Muitas práticas meditativas envolvem visualização. No entanto, a palavra “visualização” pode ser uma tradução um tanto enganosa, pois não usamos os olhos, usamos nossa imaginação. Portanto não é algo apenas visual, precisamos imaginar sons, cheiros, gostos e sensações físicas também. Quando fazemos oferendas mentais de várias substâncias, imaginamos o prazer sensorial proporcionado por elas. Além disso, não visualizamos figuras bidimensionais; temos que visualizar figuras vivas, tridimensionais, feitas de luz, e não uma foto, uma estátua ou uma ilustração.

Foco no Buda

Muitos professores a tradição Mahayana focam na respiração quando fazem práticas de concentração, simplesmente porque é o método mais fácil. Porém, a prática mais comum nessa tradição é ganhar concentração visualizando um pequeno Buda. Também podemos olhar fixamente para uma maçã, mas, sinceramente, qual o benefício de olhar para uma maçã? Se focarmos em um buda, além de ganharmos concentração também estaremos cientes das qualidades de um buda e podemos acrescentar à nossa prática a direção segura (refúgio) indicada por ele, buscando nos tornar budas com bodhichitta, e assim por diante.

E mais, Asanga, o antigo mestre indiano, indicou que a concentração perfeita é adquirida com a consciência mental, e não com as consciências sensoriais. Pois vamos aplicar essa concentração para gerar amor, compaixão, entender a vacuidade e assim por diante com a mente. A visualização da imagem do Buda funciona com uma ferramenta, para treinar nossa consciência mental e assim ganharmos concentração no estado mental que estamos tentando gerar. Desta forma, a visualização do Buda é sempre enfatizada como um método para desenvolver concentração perfeita, especialmente na tradição tibetana Gelug.

E quanto às tradições tibetanas Sakya, Nyingma e Kagyu, onde frequentemente nos aconselham a focar na respiração ou olhar para uma pintura ou estátua de um buda? Será que isso contradiz o conselho de Asanga? Não, não quando vemos a explicação de como a mente toma consciência dos objetos, e essas três escolas dizem que a consciência do olho só é consciente de formas coloridas, e de um momento de cada vez.
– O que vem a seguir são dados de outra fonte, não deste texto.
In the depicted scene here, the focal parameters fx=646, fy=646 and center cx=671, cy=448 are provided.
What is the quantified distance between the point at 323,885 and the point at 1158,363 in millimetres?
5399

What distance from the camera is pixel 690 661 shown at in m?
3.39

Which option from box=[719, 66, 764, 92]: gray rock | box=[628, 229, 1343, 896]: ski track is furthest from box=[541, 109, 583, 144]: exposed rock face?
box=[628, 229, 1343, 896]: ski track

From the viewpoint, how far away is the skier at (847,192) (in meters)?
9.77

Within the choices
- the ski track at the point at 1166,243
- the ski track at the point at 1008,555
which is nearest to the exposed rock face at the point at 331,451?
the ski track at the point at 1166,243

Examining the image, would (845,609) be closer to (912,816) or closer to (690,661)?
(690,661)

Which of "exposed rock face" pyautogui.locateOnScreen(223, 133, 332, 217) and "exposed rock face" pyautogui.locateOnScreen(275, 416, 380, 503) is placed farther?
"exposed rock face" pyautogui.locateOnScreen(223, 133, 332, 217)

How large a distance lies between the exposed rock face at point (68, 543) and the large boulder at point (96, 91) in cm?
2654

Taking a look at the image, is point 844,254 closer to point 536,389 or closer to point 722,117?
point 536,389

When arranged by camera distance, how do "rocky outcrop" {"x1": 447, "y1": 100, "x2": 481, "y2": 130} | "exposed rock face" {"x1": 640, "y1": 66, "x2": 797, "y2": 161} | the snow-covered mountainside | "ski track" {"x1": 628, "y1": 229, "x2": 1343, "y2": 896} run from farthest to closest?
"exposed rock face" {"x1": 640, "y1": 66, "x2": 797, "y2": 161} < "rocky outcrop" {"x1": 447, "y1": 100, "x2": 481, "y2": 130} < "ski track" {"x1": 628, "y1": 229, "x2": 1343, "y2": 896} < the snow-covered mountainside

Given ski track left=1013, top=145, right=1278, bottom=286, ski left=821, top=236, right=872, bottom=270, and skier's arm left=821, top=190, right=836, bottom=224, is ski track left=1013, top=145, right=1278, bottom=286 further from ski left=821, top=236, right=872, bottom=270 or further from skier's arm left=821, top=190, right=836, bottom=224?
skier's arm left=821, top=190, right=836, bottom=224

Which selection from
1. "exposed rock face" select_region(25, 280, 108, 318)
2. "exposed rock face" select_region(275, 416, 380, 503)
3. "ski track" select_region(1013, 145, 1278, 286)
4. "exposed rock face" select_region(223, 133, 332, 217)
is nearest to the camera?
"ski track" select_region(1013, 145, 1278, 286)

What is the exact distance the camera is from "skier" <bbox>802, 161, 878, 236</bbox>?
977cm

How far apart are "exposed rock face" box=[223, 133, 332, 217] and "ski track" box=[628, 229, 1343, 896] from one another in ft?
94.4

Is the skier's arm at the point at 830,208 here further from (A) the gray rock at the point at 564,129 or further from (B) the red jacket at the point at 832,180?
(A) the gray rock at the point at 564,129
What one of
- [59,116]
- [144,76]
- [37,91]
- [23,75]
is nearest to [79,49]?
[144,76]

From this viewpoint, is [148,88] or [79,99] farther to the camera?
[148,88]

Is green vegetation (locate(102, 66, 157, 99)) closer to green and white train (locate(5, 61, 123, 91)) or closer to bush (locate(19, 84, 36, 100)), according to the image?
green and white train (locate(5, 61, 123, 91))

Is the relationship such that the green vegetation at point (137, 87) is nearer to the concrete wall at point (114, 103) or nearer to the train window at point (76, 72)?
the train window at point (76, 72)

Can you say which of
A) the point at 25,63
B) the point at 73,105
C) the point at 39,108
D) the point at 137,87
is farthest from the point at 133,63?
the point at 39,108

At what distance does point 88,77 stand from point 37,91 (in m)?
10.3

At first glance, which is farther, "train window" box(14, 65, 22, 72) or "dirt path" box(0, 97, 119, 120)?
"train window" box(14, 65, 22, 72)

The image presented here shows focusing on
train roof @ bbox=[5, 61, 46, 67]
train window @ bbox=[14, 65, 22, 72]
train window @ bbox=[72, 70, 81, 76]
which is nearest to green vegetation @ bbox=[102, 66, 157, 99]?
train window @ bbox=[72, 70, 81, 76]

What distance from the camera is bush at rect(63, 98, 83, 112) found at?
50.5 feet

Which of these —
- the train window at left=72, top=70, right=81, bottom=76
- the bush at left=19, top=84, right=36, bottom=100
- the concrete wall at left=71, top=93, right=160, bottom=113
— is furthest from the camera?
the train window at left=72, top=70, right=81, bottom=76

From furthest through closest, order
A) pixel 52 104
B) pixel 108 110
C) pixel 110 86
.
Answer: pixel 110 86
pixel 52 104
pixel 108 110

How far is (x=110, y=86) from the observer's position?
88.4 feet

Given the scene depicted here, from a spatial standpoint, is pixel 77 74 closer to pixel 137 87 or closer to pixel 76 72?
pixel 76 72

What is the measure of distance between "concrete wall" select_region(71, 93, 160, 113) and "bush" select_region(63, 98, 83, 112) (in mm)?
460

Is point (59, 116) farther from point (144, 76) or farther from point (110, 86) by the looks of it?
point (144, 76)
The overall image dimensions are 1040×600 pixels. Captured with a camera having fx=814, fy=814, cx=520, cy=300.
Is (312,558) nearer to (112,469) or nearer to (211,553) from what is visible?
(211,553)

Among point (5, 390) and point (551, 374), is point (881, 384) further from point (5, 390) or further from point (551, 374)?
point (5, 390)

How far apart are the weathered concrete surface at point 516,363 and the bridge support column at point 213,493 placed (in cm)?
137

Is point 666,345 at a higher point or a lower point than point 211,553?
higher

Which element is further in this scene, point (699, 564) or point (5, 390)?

Assim como a consciência do ouvido só tem consciência dos sons, um a cada momento. A cognição mental é que junta tudo no que chamamos um “objeto dos sentidos comum”.

Por exemplo, uma maçã não é apenas uma forma vermelha e esférica. Também não é só um cheiro ou um gosto. Não é a sensação física na sua mão ou o som de quando você a morde. Ela não existe em um único momento e no próximo é um objeto completamente diferente; existe uma continuidade ao longo do tempo. Uma hora a maçã irá apodrecer e desintegrar-se, mas existe uma maçã de uma forma convencional que dura vários dias. Quando você vê uma maçã, o que você está vendo, na verdade, é uma construção mental.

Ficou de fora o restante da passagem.